### ACTIONS TO TAKE
1 > According to the class ring article, where did the lost graduation ring turn up?
2 > Transcribe the stretch of the class ring article from "30-year-old class ring" through "outside of Chicago.".

### TEXT
***

30-year-old class ring found 900 miles awayMINOT, N.D. — Melissa Anderson and her daughter, Annyka, had a bit of a silver lining in the form of a friendly stranger when they celebrated their first Father's Day after the loss of her husband, Bryan, to melanoma cancer in August 2012.
By: Flint McColgan, Associated Press
MINOT, N.D. — Melissa Anderson and her daughter, Annyka, had a bit of a silver lining in the form of a friendly stranger when they celebrated their first Father's Day after the loss of her husband, Bryan, to melanoma cancer in August 2012.
Somehow, the 1983 Minot High School graduation ring he lost the summer after graduating turned up under the bleachers in a soccer field near Big Rock, Ill., about 65 miles outside of Chicago.
The best reason Anderson can think of for the ring being there is that her husband, who had worked for Domino's Pizza at the time, went out to visit friends in the Chicago area around the summer after high school graduation.
"In June, Brad from the funeral home (Thomas Funeral Home) called me and said that there was a guy ... that had Bryan's class ring," Anderson said in an interview with The Minot Daily News (http://bit.ly/1hnThWk ). "He said, 'Oh, be careful, you never know sometimes.' So, I was a little apprehensive about calling but I called and he said, 'Hey, my name's Ed, I found your husband's ring. What do you want me to do with it?' And I said I'd love to have it."

***

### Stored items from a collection
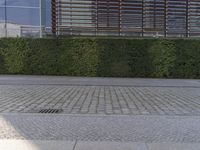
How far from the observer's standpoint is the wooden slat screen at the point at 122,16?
2044 centimetres

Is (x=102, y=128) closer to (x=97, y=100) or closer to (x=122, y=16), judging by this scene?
(x=97, y=100)

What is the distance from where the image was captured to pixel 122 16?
20.6m

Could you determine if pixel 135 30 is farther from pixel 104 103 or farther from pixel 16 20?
pixel 104 103

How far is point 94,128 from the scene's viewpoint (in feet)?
22.0

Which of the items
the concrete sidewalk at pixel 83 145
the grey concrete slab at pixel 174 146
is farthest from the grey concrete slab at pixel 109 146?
the grey concrete slab at pixel 174 146

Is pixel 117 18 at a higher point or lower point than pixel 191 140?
higher

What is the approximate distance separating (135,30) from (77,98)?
1128 centimetres

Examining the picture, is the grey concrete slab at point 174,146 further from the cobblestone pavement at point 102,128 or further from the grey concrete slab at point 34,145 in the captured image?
the grey concrete slab at point 34,145

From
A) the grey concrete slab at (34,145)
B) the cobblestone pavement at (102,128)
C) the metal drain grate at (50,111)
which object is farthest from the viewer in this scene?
the metal drain grate at (50,111)

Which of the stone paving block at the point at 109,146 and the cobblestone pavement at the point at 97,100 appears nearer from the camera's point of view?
the stone paving block at the point at 109,146

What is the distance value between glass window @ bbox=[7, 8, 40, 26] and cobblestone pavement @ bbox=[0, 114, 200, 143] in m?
16.4

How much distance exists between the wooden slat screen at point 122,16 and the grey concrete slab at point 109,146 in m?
15.5

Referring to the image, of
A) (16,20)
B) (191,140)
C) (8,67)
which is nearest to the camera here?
(191,140)

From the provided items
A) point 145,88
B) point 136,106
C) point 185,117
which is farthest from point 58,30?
point 185,117
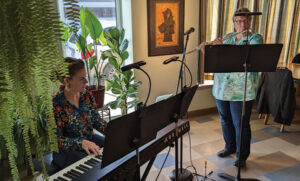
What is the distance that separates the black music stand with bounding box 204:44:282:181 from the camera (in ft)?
6.44

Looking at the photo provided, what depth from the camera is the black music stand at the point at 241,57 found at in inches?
77.3

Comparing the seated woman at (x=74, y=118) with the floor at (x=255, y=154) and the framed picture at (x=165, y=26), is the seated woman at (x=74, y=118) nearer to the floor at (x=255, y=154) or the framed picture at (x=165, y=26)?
the floor at (x=255, y=154)

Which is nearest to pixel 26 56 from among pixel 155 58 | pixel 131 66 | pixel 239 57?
pixel 131 66

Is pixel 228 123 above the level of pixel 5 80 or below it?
below

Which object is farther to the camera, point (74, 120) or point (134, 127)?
point (74, 120)

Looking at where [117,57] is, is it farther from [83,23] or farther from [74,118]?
[74,118]

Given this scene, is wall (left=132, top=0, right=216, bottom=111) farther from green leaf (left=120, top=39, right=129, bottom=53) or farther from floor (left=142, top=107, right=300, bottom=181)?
floor (left=142, top=107, right=300, bottom=181)

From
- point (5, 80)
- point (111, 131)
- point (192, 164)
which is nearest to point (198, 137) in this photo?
point (192, 164)

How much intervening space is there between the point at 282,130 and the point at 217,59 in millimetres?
1984

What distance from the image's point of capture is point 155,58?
3.50 metres

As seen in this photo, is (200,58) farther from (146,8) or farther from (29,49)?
(29,49)

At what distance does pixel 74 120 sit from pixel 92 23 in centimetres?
123

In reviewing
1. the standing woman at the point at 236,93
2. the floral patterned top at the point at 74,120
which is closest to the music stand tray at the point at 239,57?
the standing woman at the point at 236,93

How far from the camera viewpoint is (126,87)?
2.98 meters
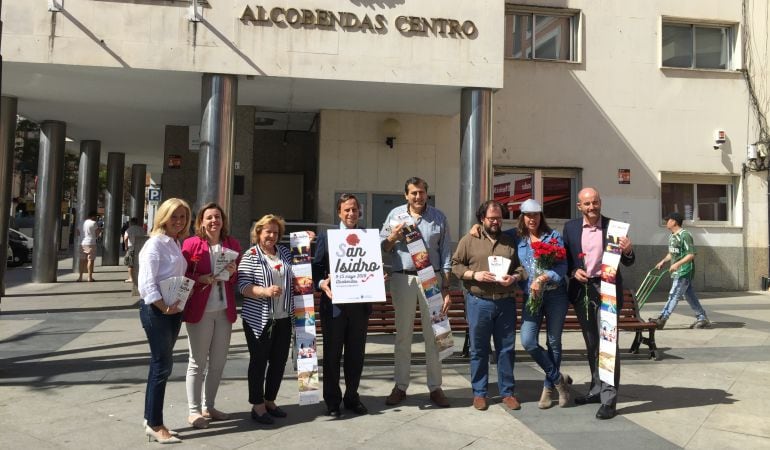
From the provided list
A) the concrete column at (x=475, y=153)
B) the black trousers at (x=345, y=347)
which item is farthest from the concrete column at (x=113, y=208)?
the black trousers at (x=345, y=347)

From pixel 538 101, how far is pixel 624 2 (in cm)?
339

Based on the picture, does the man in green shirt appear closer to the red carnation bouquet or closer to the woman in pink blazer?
the red carnation bouquet

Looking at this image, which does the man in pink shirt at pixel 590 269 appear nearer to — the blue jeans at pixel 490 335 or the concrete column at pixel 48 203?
the blue jeans at pixel 490 335

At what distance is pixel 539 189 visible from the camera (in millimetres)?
14117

***

### SOLUTIONS TO THE TASKS
1 > Under the bleachers in a soccer field near Big Rock, Ill., about 65 miles outside of Chicago.

2 >
30-year-old class ring found 900 miles awayMINOT, N.D. — Melissa Anderson and her daughter, Annyka, had a bit of a silver lining in the form of a friendly stranger when they celebrated their first Father's Day after the loss of her husband, Bryan, to melanoma cancer in August 2012.
By: Flint McColgan, Associated Press
MINOT, N.D. — Melissa Anderson and her daughter, Annyka, had a bit of a silver lining in the form of a friendly stranger when they celebrated their first Father's Day after the loss of her husband, Bryan, to melanoma cancer in August 2012.
Somehow, the 1983 Minot High School graduation ring he lost the summer after graduating turned up under the bleachers in a soccer field near Big Rock, Ill., about 65 miles outside of Chicago.